__Goal__. Turn the material below into a JSON list of strings, one string per line, with blank lines left out.

__Provided information__.
▼
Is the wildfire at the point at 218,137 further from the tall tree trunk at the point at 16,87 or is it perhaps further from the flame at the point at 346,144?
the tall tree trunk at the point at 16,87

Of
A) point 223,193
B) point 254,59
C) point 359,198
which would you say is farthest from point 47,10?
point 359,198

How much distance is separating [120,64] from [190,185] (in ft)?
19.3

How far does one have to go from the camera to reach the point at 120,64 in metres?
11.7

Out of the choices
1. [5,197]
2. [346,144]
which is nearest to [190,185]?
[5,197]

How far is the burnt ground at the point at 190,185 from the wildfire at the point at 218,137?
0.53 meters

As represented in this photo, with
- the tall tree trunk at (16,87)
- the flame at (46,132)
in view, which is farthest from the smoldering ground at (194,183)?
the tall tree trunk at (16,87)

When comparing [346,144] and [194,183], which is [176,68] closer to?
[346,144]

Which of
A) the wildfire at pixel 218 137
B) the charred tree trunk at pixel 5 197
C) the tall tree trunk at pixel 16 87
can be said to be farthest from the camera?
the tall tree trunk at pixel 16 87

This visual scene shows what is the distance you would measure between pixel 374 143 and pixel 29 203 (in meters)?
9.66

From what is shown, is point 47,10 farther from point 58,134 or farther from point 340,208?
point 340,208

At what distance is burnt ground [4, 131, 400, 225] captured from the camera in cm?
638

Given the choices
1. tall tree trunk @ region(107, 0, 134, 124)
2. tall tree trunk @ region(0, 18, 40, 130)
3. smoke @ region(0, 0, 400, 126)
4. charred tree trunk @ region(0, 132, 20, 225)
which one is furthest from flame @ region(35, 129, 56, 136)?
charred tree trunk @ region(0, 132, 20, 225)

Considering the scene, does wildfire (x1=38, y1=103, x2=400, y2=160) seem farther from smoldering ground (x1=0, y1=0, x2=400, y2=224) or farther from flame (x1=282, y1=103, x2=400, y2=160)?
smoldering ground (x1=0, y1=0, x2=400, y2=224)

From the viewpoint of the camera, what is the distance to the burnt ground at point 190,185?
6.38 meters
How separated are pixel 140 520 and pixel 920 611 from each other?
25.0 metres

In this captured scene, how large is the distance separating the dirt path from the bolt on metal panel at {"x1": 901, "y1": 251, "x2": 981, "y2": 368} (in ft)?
▲
__Problem solution__.
[
  "Is the wildfire at the point at 218,137 further from the tall tree trunk at the point at 16,87 or is it perhaps further from the flame at the point at 346,144?",
  "the tall tree trunk at the point at 16,87",
  "Of",
  "A) point 223,193",
  "B) point 254,59",
  "C) point 359,198",
  "which would you say is farthest from point 47,10?",
  "point 359,198",
  "How much distance is separating [120,64] from [190,185] (in ft)?",
  "19.3",
  "How far does one have to go from the camera to reach the point at 120,64 in metres?",
  "11.7",
  "Out of the choices",
  "1. [5,197]",
  "2. [346,144]",
  "which is nearest to [190,185]?",
  "[5,197]",
  "How far is the burnt ground at the point at 190,185 from the wildfire at the point at 218,137?",
  "0.53 meters",
  "As represented in this photo, with",
  "- the tall tree trunk at (16,87)",
  "- the flame at (46,132)",
  "in view, which is farthest from the smoldering ground at (194,183)?",
  "the tall tree trunk at (16,87)",
  "When comparing [346,144] and [194,183], which is [176,68] closer to?",
  "[346,144]",
  "Which of",
  "A) the wildfire at pixel 218 137",
  "B) the charred tree trunk at pixel 5 197",
  "C) the tall tree trunk at pixel 16 87",
  "can be said to be farthest from the camera?",
  "the tall tree trunk at pixel 16 87",
  "This visual scene shows what is the distance you would measure between pixel 374 143 and pixel 29 203 (in meters)?",
  "9.66",
  "From what is shown, is point 47,10 farther from point 58,134 or farther from point 340,208?",
  "point 340,208",
  "At what distance is burnt ground [4, 131, 400, 225] captured from the camera in cm?",
  "638",
  "Given the choices",
  "1. tall tree trunk @ region(107, 0, 134, 124)",
  "2. tall tree trunk @ region(0, 18, 40, 130)",
  "3. smoke @ region(0, 0, 400, 126)",
  "4. charred tree trunk @ region(0, 132, 20, 225)",
  "which one is furthest from flame @ region(35, 129, 56, 136)?",
  "charred tree trunk @ region(0, 132, 20, 225)",
  "Considering the scene, does wildfire (x1=38, y1=103, x2=400, y2=160) seem farther from smoldering ground (x1=0, y1=0, x2=400, y2=224) or farther from flame (x1=282, y1=103, x2=400, y2=160)?",
  "smoldering ground (x1=0, y1=0, x2=400, y2=224)",
  "From the viewpoint of the camera, what is the distance to the burnt ground at point 190,185?",
  "6.38 meters",
  "How separated are pixel 140 520 and pixel 920 611 from each other?",
  "25.0 metres",
  "In this captured scene, how large is the distance separating the dirt path from the bolt on metal panel at {\"x1\": 901, \"y1\": 251, \"x2\": 981, \"y2\": 368} (in ft)?"
]